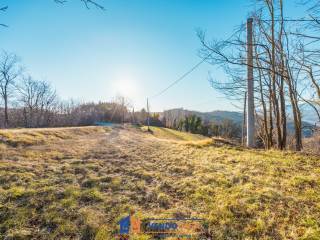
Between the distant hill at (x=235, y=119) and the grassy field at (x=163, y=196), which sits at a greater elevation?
the distant hill at (x=235, y=119)

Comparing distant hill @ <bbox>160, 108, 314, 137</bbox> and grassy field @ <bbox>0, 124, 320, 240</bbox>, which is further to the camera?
distant hill @ <bbox>160, 108, 314, 137</bbox>

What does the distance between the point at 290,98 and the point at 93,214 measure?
802 cm

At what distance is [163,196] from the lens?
10.5 ft

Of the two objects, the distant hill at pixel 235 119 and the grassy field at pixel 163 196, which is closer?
the grassy field at pixel 163 196

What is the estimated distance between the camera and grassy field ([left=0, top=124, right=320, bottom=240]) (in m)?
2.21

▬▬▬▬▬▬

Required work ::
Copy all the entries above verbatim, answers included, but leave out the pictures.

Reply ::
Between the distant hill at (x=235, y=119) and the grassy field at (x=163, y=196), which sits at a greater elevation?
the distant hill at (x=235, y=119)

Comparing distant hill @ <bbox>160, 108, 314, 137</bbox> and grassy field @ <bbox>0, 124, 320, 240</bbox>, which is further to the camera?
distant hill @ <bbox>160, 108, 314, 137</bbox>

What does the distance between the point at 290,98 and the point at 93,214 measure?
802 cm

At what distance is [163,196] from the lens?
10.5 ft

Of the two objects, the distant hill at pixel 235 119 and the grassy field at pixel 163 196, which is closer?
the grassy field at pixel 163 196

What is the estimated distance between the camera and grassy field ([left=0, top=124, right=320, bottom=240]) (in m)?
2.21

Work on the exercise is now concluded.